| YOUR GOAL |
Copy each line of the records below, from the first through the one that contains "category: spixs guan", exactly as written.

◆ ◆ ◆ ◆ ◆

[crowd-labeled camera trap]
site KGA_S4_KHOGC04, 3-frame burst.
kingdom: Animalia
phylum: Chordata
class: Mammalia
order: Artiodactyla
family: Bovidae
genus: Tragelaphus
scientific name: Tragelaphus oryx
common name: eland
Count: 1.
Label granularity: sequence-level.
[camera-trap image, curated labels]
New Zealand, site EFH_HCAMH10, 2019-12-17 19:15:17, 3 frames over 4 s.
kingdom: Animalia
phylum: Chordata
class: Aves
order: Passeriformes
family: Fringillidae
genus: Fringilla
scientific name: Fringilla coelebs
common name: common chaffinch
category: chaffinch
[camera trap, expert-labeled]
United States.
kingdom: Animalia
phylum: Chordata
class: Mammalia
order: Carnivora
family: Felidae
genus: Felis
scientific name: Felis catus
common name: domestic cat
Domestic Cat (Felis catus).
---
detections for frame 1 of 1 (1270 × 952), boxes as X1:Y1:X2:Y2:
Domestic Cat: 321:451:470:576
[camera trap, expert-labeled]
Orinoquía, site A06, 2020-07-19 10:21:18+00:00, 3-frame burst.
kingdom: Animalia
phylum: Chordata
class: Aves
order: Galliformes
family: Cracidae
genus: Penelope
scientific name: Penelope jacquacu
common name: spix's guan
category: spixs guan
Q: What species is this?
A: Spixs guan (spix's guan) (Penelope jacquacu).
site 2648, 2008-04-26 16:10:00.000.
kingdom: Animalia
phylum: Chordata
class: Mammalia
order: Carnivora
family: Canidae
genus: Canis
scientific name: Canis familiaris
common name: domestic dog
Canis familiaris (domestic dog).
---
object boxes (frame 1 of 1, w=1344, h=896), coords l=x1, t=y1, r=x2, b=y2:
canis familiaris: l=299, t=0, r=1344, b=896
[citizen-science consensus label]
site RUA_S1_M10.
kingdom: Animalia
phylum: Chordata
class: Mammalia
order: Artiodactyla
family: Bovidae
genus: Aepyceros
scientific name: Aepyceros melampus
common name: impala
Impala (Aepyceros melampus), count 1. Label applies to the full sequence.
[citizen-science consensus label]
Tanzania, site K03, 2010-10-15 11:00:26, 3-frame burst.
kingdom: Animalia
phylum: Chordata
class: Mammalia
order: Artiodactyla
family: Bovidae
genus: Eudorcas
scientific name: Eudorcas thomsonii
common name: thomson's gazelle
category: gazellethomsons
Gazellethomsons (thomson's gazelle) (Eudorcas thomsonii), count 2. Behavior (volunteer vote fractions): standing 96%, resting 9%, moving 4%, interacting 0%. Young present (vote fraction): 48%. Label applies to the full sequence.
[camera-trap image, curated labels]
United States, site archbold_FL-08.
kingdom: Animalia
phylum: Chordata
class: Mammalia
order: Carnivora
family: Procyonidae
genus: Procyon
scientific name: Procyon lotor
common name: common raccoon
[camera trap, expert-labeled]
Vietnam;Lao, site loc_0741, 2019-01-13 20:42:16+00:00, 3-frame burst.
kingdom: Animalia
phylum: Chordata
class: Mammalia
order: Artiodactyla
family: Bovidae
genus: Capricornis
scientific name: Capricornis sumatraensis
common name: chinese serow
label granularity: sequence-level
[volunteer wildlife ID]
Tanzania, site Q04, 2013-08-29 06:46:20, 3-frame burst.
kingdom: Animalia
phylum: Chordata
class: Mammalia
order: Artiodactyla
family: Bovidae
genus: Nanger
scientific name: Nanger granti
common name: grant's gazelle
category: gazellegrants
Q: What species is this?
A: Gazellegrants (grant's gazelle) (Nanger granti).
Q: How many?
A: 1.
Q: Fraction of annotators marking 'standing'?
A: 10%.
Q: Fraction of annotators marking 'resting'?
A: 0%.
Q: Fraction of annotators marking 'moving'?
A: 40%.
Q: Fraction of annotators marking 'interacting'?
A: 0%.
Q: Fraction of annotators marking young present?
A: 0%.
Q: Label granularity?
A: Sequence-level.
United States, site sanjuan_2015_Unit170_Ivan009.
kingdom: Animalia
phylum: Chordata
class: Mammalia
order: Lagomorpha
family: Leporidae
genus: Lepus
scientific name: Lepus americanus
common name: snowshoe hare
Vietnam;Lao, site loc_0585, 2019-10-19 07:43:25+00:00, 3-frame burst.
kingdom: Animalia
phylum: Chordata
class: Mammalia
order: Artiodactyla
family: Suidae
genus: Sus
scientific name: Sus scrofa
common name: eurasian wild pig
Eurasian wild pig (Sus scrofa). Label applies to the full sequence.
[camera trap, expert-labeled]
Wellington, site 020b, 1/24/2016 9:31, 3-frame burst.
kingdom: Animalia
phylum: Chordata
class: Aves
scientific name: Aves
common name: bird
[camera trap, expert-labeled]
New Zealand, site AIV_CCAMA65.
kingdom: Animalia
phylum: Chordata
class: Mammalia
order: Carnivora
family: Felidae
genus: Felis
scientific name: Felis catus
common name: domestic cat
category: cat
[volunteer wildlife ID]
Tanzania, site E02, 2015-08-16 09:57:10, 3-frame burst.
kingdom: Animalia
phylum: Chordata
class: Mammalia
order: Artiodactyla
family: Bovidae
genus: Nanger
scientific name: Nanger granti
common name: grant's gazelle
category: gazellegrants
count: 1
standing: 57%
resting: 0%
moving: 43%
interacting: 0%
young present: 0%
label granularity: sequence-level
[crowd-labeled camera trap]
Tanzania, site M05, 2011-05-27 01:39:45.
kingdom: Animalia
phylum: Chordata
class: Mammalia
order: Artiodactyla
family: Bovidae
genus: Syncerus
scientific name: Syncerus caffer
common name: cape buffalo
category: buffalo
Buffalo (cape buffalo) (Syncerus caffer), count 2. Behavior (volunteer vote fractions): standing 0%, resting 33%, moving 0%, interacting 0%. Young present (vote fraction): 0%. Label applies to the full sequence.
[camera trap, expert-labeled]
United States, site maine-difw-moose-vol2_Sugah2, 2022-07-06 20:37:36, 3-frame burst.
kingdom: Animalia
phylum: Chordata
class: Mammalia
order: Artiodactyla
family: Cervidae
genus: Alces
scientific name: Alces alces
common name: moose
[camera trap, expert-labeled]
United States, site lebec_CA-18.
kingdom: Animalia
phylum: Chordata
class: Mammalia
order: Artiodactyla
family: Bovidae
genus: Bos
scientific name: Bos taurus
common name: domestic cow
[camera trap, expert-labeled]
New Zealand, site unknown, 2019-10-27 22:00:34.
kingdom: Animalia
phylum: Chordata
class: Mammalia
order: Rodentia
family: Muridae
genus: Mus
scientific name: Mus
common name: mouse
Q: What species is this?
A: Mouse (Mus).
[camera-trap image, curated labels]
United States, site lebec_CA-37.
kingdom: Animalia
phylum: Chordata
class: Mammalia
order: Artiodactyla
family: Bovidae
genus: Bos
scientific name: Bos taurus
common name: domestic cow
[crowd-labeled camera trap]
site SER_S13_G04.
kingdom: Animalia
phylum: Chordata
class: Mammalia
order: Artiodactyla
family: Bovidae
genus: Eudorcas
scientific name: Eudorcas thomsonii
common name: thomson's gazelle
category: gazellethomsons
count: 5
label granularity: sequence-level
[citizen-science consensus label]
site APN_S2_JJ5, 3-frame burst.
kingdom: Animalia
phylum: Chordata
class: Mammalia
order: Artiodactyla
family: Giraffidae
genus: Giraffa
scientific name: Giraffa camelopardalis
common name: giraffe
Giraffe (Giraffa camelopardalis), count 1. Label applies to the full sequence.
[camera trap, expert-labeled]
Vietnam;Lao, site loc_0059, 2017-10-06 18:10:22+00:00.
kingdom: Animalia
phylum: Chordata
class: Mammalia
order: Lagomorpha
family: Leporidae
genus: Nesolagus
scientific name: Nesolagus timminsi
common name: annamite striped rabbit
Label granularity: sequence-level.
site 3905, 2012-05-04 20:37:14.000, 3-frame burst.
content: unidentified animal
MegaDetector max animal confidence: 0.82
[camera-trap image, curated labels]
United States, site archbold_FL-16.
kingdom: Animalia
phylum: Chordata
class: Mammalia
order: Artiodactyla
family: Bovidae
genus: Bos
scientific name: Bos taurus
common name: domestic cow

◆ ◆ ◆ ◆ ◆

| RESULT FOR THIS TASK |
[crowd-labeled camera trap]
site KGA_S4_KHOGC04, 3-frame burst.
kingdom: Animalia
phylum: Chordata
class: Mammalia
order: Artiodactyla
family: Bovidae
genus: Tragelaphus
scientific name: Tragelaphus oryx
common name: eland
Count: 1.
Label granularity: sequence-level.
[camera-trap image, curated labels]
New Zealand, site EFH_HCAMH10, 2019-12-17 19:15:17, 3 frames over 4 s.
kingdom: Animalia
phylum: Chordata
class: Aves
order: Passeriformes
family: Fringillidae
genus: Fringilla
scientific name: Fringilla coelebs
common name: common chaffinch
category: chaffinch
[camera trap, expert-labeled]
United States.
kingdom: Animalia
phylum: Chordata
class: Mammalia
order: Carnivora
family: Felidae
genus: Felis
scientific name: Felis catus
common name: domestic cat
Domestic Cat (Felis catus).
---
detections for frame 1 of 1 (1270 × 952), boxes as X1:Y1:X2:Y2:
Domestic Cat: 321:451:470:576
[camera trap, expert-labeled]
Orinoquía, site A06, 2020-07-19 10:21:18+00:00, 3-frame burst.
kingdom: Animalia
phylum: Chordata
class: Aves
order: Galliformes
family: Cracidae
genus: Penelope
scientific name: Penelope jacquacu
common name: spix's guan
category: spixs guan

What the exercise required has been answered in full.